Independence Day

You’d think that seven years of marriage would have done the trick. Or the five years of mortgage payments. Nope. It wasn’t until last night at about 7:30 that I finally became a real adult. What did it was the fifty or sixty pairs of eyeballs all fixated on me, waiting expectantly for their 4th of July burgers and dogs. Somehow I had been entrusted with grill duty.

There were additional pressures. I was tending the grill for a gathering of English as a Second Language students — a community of students, refugees, and wanderers from China, Ethiopia, Korea, Belgium, Sri Lanka, Mexico, Poland, Morocco, and all parts in between. For most, this would be their first and perhaps only experience of an American Independence Day celebration. I did my best, and everyone seemed delighted, which is the best you can ask for, I guess.

I’ll admit that I haven’t been feeling particularly patriotic lately. But there was something indescribably beautiful about sharing this particularly American experience with this particular group of friends. Near the end of the evening — after the eating and the frisbee-tossing and the boat trip down Lake Loudon — one of the Americans, a missionary home on sabbatical, grabbed her guitar and began singing “This Land is Your Land.” Always the cynic, I chuckled to myself. Woody Guthrie. Unbelievable.

But then the song ended and another one began. And the group closed in around this woman with her guitar, and when they knew the words they began to sing along. She worked through an impressive repertoire, including songs in Spanish and Arabic, building gradually the chorus of voices around her. She regretted only that she knew no songs from China. But our students from China were having too much fun. They circled up, argued and laughed among themselves, then turned toward the rest of us and broke into a song whose origins I can only imagine.

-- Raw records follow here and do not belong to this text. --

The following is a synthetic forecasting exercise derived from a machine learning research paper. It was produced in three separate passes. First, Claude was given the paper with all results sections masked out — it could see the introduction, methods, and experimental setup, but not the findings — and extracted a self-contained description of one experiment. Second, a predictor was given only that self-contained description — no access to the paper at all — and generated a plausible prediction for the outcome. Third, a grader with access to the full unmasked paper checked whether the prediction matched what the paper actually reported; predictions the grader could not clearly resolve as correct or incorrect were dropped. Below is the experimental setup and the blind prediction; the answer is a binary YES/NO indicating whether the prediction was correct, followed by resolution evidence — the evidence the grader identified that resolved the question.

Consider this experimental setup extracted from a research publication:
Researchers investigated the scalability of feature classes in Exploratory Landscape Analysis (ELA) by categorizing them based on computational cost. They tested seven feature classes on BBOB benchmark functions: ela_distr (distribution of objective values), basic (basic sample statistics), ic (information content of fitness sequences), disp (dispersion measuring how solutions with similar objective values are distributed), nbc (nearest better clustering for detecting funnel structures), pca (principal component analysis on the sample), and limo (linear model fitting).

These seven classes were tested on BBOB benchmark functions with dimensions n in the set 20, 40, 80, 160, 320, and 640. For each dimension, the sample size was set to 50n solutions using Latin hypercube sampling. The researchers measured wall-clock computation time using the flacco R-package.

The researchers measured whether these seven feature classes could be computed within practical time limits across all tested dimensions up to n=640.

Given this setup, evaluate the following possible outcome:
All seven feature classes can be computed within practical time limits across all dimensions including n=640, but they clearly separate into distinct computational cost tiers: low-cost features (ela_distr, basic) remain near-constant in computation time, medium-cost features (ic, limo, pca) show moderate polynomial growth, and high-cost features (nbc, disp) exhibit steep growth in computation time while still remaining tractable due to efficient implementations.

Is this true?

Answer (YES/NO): NO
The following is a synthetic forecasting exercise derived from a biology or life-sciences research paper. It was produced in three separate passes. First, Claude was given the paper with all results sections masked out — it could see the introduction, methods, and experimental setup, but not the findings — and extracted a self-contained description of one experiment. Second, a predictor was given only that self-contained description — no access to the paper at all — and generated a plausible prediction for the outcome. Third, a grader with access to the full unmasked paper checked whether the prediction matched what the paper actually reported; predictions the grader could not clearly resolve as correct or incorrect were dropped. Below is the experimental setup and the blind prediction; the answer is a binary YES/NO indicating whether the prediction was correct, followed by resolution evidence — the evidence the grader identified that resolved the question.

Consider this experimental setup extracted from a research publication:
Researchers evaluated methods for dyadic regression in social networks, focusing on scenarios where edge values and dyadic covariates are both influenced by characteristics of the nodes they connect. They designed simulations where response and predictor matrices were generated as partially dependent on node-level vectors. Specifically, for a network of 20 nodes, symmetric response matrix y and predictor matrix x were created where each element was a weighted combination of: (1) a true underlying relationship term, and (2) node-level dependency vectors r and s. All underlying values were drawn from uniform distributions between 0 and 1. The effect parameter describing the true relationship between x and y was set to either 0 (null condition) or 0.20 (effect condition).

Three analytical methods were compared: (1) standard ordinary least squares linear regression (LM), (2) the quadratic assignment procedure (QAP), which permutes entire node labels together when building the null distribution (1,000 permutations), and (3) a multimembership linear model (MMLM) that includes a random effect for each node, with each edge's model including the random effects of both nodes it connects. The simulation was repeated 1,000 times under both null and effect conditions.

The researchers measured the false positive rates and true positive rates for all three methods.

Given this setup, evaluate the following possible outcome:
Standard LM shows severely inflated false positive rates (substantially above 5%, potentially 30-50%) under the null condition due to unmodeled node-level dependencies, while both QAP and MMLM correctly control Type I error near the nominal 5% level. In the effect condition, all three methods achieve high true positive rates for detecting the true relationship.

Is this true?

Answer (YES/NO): NO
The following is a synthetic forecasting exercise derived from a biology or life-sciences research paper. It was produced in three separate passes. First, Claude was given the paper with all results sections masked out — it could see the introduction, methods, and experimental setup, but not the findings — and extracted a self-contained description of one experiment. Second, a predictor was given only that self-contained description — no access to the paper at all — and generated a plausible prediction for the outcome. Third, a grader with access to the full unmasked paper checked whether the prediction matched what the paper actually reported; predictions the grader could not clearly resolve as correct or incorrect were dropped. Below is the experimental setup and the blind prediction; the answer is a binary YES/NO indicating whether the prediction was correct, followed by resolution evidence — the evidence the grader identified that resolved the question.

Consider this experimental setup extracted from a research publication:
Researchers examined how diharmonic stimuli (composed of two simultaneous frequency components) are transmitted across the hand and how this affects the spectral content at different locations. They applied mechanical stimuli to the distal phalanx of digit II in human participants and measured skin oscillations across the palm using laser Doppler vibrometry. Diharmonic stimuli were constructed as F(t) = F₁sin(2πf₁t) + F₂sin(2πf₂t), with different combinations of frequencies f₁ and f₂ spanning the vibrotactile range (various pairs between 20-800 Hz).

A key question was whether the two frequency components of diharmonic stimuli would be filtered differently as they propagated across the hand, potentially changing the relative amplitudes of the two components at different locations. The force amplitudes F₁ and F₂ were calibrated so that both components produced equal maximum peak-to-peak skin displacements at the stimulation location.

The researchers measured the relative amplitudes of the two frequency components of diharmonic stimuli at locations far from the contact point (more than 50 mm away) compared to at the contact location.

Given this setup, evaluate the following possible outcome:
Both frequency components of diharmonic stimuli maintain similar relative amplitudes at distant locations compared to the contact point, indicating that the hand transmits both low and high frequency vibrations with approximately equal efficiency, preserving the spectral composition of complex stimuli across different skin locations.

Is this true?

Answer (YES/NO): NO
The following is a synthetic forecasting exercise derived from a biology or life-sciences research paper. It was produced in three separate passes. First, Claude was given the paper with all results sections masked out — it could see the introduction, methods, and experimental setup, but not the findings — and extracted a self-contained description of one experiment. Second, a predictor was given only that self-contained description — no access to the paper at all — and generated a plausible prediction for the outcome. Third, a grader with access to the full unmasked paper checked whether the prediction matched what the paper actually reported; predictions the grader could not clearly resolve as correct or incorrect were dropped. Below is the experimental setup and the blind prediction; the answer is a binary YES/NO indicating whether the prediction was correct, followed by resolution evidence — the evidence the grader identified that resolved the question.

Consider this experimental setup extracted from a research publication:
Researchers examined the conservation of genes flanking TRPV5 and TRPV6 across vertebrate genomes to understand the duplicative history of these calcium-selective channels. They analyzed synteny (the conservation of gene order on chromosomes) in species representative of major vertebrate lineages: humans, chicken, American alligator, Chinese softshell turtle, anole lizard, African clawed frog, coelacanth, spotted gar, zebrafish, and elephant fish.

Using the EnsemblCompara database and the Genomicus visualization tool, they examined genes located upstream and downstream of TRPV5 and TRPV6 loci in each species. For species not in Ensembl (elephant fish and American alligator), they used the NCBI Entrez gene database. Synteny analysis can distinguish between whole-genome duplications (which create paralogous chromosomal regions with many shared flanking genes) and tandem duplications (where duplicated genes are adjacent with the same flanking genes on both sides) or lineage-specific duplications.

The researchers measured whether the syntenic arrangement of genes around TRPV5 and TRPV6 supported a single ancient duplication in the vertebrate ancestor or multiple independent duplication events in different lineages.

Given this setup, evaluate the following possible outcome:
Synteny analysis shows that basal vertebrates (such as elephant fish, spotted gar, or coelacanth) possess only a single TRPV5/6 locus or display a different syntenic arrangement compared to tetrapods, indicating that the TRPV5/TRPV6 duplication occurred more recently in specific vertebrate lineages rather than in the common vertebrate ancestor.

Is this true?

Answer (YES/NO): YES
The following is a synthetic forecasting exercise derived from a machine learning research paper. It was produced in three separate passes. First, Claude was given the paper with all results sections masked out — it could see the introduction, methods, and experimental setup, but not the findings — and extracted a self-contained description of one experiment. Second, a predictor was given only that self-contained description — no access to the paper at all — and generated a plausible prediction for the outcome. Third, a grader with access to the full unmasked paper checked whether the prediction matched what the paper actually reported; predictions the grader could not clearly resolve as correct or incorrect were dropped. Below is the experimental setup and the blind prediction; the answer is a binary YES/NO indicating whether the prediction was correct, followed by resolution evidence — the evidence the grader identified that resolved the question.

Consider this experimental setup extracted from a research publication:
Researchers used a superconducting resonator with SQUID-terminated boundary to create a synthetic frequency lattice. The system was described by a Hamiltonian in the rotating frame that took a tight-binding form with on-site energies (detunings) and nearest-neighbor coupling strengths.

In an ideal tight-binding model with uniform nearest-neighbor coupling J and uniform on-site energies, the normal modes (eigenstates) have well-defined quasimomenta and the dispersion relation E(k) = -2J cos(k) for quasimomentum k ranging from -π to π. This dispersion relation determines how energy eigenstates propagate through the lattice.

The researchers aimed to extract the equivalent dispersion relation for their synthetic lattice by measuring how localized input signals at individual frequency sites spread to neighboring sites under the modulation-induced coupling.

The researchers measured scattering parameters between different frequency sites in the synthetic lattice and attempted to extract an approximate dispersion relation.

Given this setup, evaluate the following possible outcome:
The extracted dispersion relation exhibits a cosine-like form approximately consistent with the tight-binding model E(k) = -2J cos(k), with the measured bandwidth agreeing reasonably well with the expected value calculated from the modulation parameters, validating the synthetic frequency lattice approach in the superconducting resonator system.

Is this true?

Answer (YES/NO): YES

I was startled by one woman’s face in particular. She looked, in a word, ecstatic. When the first Chinese song ended, she began another, sailing into one of those lilting melodic lines that so mesmerized Debussy a century ago. We in the West would probably classify it as “atonal” because it doesn’t conform to our strict harmonic structures. It was so natural for my Chinese friends, though. They listened silently for a few seconds as the ecstatic woman sang solo, then they joined in. Just beautiful. Woody would’ve loved it.